Sens krzyża, prostota Zmartwychwstania
https://drogowskazydonieba.com/viewtopic.php?t=51400
Strona 1 z 1

Autor:  Artur [ 8 maja 2017, o 19:45 ]
Tytuł:  Sens krzyża, prostota Zmartwychwstania

Sens krzyża, prostota Zmartwychwstania


Ostatnie dni Chrystusa na ziemi są podsumowaniem jego niezwykłej podróży z ludzkością, która rozbudziła w sobie tęsknotę oczekiwania na wydarzenia ostateczne ? zamknięte w spełnieniu obietnicy życia wiecznego.
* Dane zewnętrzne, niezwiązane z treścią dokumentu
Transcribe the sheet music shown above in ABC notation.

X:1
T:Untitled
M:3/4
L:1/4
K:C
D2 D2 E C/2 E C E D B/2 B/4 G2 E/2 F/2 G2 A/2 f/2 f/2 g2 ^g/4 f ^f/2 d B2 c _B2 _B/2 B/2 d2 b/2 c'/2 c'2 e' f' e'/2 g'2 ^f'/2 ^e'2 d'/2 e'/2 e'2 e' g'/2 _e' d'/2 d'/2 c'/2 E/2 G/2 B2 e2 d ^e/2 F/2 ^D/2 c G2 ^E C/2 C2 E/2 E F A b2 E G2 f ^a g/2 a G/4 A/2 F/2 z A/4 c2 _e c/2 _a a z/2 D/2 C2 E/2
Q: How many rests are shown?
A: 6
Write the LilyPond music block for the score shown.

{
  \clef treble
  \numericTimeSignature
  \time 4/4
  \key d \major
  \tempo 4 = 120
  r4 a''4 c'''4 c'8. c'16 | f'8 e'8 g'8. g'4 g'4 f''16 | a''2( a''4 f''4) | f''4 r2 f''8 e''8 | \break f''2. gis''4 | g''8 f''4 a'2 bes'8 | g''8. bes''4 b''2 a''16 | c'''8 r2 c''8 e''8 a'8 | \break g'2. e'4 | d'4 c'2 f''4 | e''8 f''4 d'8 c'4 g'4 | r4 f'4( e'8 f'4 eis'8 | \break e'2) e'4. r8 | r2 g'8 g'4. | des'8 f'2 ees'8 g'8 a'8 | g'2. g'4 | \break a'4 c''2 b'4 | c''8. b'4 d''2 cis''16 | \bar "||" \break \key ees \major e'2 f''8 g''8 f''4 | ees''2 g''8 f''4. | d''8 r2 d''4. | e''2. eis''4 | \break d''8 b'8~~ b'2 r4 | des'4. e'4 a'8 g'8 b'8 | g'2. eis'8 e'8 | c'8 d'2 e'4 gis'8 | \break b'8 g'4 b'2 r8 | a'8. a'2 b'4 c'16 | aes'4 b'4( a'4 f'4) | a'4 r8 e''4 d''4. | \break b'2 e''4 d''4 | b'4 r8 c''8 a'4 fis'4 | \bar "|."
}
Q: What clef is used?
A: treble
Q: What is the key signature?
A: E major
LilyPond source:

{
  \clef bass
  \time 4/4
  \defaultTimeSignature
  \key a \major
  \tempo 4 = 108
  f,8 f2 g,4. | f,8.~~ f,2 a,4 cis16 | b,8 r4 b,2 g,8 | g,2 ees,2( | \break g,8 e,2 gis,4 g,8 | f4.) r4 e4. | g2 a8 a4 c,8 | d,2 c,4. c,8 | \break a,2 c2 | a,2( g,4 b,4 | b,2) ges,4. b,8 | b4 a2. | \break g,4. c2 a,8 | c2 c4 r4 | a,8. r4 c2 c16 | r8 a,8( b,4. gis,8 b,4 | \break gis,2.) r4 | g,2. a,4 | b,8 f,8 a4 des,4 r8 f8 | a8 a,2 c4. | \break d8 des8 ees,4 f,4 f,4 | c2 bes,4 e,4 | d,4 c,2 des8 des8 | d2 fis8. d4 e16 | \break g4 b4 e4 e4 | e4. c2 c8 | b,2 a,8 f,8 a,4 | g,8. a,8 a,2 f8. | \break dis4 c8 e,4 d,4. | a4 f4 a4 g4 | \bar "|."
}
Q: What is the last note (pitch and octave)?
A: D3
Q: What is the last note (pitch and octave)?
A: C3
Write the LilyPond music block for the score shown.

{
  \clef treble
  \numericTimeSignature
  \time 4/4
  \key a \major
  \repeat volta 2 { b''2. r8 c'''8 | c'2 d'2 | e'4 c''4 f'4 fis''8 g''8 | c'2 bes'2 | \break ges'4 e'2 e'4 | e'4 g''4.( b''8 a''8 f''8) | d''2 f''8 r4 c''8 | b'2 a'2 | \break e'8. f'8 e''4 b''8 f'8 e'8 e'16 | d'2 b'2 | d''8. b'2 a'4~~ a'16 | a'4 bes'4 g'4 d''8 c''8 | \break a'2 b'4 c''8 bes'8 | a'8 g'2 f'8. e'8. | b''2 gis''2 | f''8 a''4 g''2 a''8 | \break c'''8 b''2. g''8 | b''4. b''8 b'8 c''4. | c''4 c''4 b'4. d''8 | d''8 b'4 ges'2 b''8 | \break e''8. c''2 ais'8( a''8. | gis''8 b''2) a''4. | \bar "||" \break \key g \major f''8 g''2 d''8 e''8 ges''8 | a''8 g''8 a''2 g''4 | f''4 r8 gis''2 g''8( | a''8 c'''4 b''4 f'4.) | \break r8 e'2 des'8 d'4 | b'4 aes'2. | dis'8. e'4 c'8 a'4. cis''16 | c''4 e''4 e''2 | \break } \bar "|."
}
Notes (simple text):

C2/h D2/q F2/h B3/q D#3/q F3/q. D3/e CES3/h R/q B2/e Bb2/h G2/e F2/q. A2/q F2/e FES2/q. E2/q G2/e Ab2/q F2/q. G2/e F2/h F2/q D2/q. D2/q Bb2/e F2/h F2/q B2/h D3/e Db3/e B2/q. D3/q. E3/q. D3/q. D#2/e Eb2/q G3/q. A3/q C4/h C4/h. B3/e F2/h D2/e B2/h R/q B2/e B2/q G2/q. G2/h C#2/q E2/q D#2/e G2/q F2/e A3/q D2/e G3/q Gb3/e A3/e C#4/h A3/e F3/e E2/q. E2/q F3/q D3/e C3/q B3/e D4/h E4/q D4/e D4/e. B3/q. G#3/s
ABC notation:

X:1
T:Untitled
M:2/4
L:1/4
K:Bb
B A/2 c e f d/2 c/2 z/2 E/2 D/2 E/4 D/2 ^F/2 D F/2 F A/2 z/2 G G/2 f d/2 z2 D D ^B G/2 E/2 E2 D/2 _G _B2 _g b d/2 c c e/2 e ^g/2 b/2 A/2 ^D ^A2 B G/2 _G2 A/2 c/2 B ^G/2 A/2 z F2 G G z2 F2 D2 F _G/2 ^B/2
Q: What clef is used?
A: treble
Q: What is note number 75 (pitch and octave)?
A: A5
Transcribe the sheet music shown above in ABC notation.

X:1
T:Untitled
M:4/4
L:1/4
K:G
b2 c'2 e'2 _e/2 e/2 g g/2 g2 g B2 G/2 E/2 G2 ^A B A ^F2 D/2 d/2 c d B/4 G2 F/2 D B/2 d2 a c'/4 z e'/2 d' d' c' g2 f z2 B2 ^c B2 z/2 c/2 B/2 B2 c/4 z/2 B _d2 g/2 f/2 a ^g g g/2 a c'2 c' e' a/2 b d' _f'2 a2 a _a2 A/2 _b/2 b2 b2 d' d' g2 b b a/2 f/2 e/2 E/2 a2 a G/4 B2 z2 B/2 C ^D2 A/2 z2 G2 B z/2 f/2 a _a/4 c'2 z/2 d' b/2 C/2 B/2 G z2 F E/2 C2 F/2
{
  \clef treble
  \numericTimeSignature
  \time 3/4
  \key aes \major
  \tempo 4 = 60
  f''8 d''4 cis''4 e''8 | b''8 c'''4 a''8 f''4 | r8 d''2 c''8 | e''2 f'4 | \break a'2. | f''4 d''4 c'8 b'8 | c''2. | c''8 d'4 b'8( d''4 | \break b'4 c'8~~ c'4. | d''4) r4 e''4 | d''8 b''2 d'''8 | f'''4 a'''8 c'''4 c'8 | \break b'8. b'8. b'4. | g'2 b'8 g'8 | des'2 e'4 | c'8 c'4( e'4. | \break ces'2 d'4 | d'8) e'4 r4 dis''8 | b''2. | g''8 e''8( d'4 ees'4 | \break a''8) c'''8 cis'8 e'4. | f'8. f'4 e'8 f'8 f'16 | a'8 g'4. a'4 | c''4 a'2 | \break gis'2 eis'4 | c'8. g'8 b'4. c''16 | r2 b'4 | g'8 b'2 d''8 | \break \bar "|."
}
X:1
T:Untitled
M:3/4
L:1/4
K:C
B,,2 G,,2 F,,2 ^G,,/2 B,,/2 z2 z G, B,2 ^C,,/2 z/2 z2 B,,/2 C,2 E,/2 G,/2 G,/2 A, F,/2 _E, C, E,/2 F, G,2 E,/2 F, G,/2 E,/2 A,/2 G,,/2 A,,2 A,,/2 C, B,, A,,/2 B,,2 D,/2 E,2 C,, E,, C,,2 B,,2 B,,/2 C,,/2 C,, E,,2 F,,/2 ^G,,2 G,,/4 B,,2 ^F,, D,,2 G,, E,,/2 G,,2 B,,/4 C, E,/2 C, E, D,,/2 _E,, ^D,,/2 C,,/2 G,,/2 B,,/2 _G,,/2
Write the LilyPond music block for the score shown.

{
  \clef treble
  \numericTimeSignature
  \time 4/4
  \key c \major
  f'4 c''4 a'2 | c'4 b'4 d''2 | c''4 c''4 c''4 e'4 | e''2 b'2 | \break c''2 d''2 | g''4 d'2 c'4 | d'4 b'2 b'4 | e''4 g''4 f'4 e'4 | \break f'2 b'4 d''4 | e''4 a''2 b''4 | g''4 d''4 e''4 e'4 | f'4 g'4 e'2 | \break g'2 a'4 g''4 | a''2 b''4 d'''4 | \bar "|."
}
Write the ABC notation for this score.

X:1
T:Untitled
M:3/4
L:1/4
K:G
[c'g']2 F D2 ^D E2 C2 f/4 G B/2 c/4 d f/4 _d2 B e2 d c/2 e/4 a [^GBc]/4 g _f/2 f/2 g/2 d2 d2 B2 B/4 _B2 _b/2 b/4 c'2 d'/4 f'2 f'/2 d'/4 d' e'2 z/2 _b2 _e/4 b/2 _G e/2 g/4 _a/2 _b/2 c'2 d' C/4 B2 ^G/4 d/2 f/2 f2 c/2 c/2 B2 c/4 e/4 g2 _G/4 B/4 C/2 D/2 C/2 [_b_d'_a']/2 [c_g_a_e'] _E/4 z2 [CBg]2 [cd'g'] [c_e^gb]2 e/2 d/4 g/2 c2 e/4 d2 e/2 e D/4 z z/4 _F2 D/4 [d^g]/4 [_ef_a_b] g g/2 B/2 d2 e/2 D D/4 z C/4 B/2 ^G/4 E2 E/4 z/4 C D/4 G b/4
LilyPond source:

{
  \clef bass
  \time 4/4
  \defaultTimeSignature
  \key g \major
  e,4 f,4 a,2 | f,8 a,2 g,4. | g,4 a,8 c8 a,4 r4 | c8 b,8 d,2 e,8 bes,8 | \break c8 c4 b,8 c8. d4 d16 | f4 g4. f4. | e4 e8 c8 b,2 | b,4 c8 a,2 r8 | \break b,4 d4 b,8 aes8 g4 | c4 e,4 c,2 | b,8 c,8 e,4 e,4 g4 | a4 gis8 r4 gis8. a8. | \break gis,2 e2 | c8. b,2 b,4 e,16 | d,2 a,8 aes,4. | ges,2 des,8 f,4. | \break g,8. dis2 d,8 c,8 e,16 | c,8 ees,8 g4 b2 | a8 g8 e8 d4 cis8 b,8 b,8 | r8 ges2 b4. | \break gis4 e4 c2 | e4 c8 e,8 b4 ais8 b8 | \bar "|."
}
Dziś jeszcze będziesz ze mną w niebie - powiedział współukrzyżowanemu bratu Mesjasz. To "dziś" prostuje meandry ludzkiej kondycji. Z słów Jezusa dowiadujemy się, że obraca się ona na tej samej osi Bożego planu i że smutek egzystencjalny od trwania w Bokiej radości dzieli zaledwie chwila.
Grób dla doczesnych szczątków Mesjasza jest tym samym miejscem, z którego popłynie blask lepszego życia. Krzyż hańby jest krzyżem chwały. Ta sama oś bytu oparta jest o podnóże ziemi i wierzchołek nieba.
Ciągłość ludzkiej rzeczywistości wymyka się cezurom i podziałom, którymi zwykliśmy ciąć nasz los.
Między zagubieniem, w jakie popadł współbrat Jezusa w męczeństwie na krzyżu, a sensem leży ryzyko wiary. Wybór dokonany przez trzeciego ukrzyżowanego zaprzecza zaufaniu, doprowadza do zgorzknienia i autoszyderstwa, synonimów wolności ateistycznej, niezdolnej do zależności.
Trwanie Jezusa w męce wyzwala zaufanie jednego z dwóch ludzi i wyprowadza go poza granice sytuacji opanowanej przez lęk. Ucieczka z krzyża nie przyniosłaby żadnego przełomu. Umocniłaby tylko liczenie na siebie w opozycji do nadziei.
Jezus powoli przesuwa się w kierunku niewygodnym dla samowystarczalności, niezrozumiałym i potępionym w kulturowej sieci wzorców. Popada w rozpacz, gdy wspomina swoje opuszczenie, ale nie bluźni. Dobija do granicy zaufania, za którą znajduje tryumf i szczęście więzi z Ojcem.
Między skonaniem a Zmartwychwstaniem epopeja Boskiego Ciała biegnąca z dialogu Maryi z Archaniołem powraca do łona Dziewicy. Bez tej kontemplacji, która stała się udziałem Maryi Bóg nie chciał objawić nam swojego sekretu. Uczucia, które towarzyszą Maryi rozchodzą się na całe chrześcijaństwo w czuwaniu przy grobie.
Dusza Jezusa wędruje w zaświatach, ciało zaś staje się przedmiotem uwagi, która jest modlitwą. W zaświatach Chrystus nawiedza Kościół cierpiący, duchowy i statyczny. Niesie jak posłaniec wiadomość przełomu: życie odtąd jest prawdziwe, pełne i ogarnięte przez Boga.
Noc śmierci jest jak krótki błysk. Uderza powagą i przygotowuje do radosnego spotkania. Uczniowie nie myślą o Zmartwychwstaniu. Myślą o żyjącym gdzieś Jezusie. Niedowierzają, ale zaprzątają sobie Nim serca i umysły. Nie wypowiadają na głos nowiny, która z każdą godziną rośnie w ich sercu. Groza ustępuje niepokojowi. Noc brzaskowi. Nie jest to jeszcze nadzieja, nie jest to poczucie wygranej. Stan ten jest niewygasłą wiarą podtrzymywaną przez plotkę, przeczucie, wsparcie rozproszonej wspólnoty.
Wreszcie Go spotykają ? widzą i słyszą. Zrazu jako zjawę, niepewną i zagadkową. W miarę upływu dni przekonują się o Żyjącym wśród nich Bogu. Taka jest oto prostota Zmartwychwstania i Wielkanocy: spotkanie.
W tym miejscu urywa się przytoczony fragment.